When it comes to recommendation systems (or machine-learning in general) often all the data you need won't be in the same spot. For example, you might have your interaction event data in BigQuery, your user data in Postgres and your item catalog in MySQL. This is usually one of the reasons it's so hard to get started with machine-learning, coercing all this data into one place as a unified schema can be tricky! It only get's harder when you move from the experimental stage to production as continuous ETL or stream pipelines need to be built that are robust to data quality issues and can maintain data consistency constraints.

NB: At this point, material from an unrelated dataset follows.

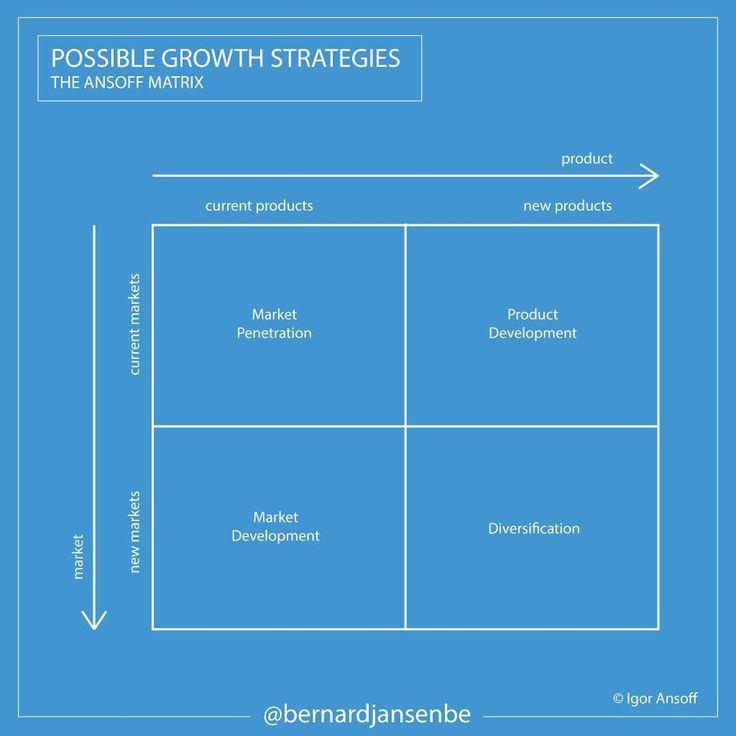 operation strategy matrix The product-market matrix proposed by igor ansoff offers four growth strategies  based on existing and new markets and products.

Shaped makes it easy to handle this problem by providing connectors to all of the common areas you'd store recommendation data. These connectors can be used in the create model queries to flexibly choose what user, item, interaction and filter data is needed for your model. Under-the-hood Shaped parses these DuckDB syntax queries and builds ETL and stream pipelines to ingest your data with the required freshness for your use-case.

This guide runs through how to create a model using more than one connector, and transforming the data from each connector into a unified schema for your model.

Connecting Your Data

To connect your data you'll need to create a dataset in Shaped for each of your data sources, you can visit the BigQuery, Postgres and S3 pages to learn how. Once you've created your datasets you can reference them in your model configuration file by their dataset name.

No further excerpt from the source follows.